» **Exercise description**: Each line of the data must be given back verbatim, with pictures removed.

» **Records supplied**:
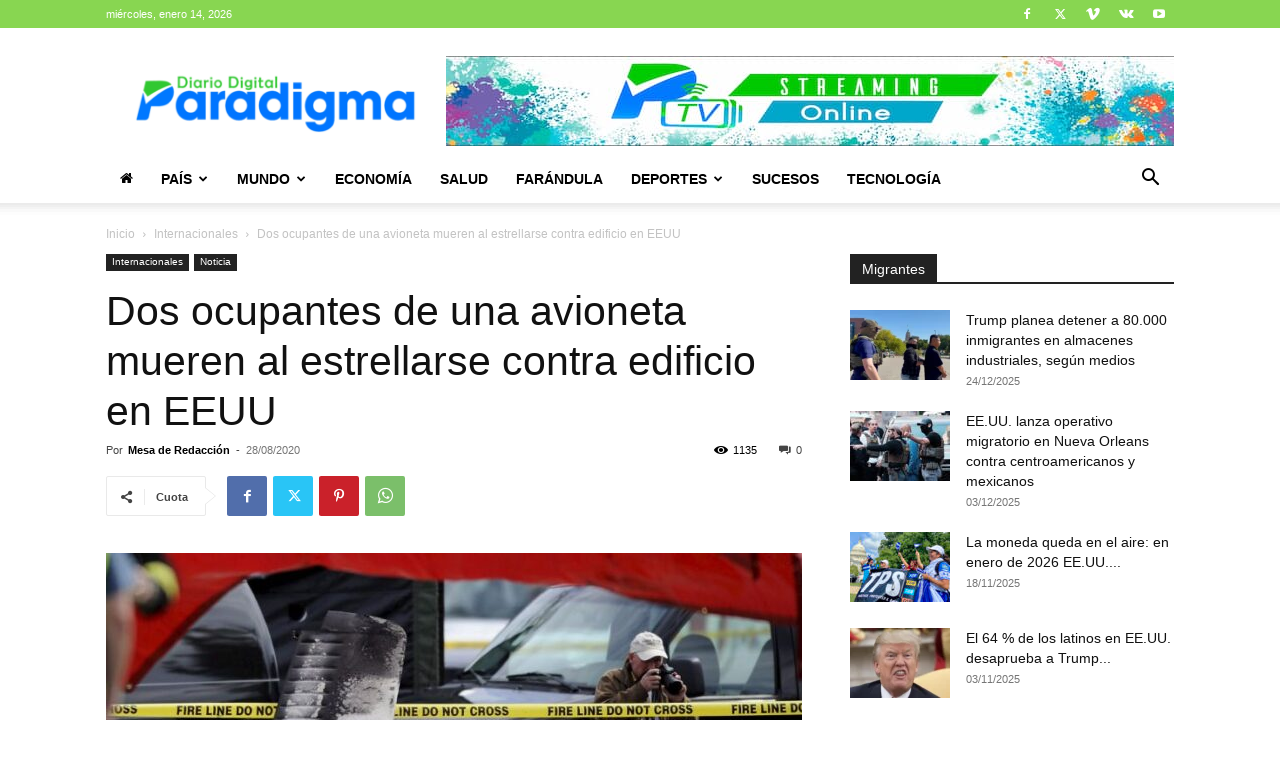

--- FILE ---
content_type: text/html; charset=utf-8
request_url: https://www.google.com/recaptcha/api2/aframe
body_size: 250
content:
<!DOCTYPE HTML><html><head><meta http-equiv="content-type" content="text/html; charset=UTF-8"></head><body><script nonce="qdaAbzBAJf4P_w-X5CT3NQ">/** Anti-fraud and anti-abuse applications only. See google.com/recaptcha */ try{var clients={'sodar':'https://pagead2.googlesyndication.com/pagead/sodar?'};window.addEventListener("message",function(a){try{if(a.source===window.parent){var b=JSON.parse(a.data);var c=clients[b['id']];if(c){var d=document.createElement('img');d.src=c+b['params']+'&rc='+(localStorage.getItem("rc::a")?sessionStorage.getItem("rc::b"):"");window.document.body.appendChild(d);sessionStorage.setItem("rc::e",parseInt(sessionStorage.getItem("rc::e")||0)+1);localStorage.setItem("rc::h",'1768404924546');}}}catch(b){}});window.parent.postMessage("_grecaptcha_ready", "*");}catch(b){}</script></body></html>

» **Output**:
--- FILE ---
content_type: text/html; charset=utf-8
request_url: https://www.google.com/recaptcha/api2/aframe
body_size: 250
content:
<!DOCTYPE HTML><html><head><meta http-equiv="content-type" content="text/html; charset=UTF-8"></head><body><script nonce="qdaAbzBAJf4P_w-X5CT3NQ">/** Anti-fraud and anti-abuse applications only. See google.com/recaptcha */ try{var clients={'sodar':'https://pagead2.googlesyndication.com/pagead/sodar?'};window.addEventListener("message",function(a){try{if(a.source===window.parent){var b=JSON.parse(a.data);var c=clients[b['id']];if(c){var d=document.createElement('img');d.src=c+b['params']+'&rc='+(localStorage.getItem("rc::a")?sessionStorage.getItem("rc::b"):"");window.document.body.appendChild(d);sessionStorage.setItem("rc::e",parseInt(sessionStorage.getItem("rc::e")||0)+1);localStorage.setItem("rc::h",'1768404924546');}}}catch(b){}});window.parent.postMessage("_grecaptcha_ready", "*");}catch(b){}</script></body></html>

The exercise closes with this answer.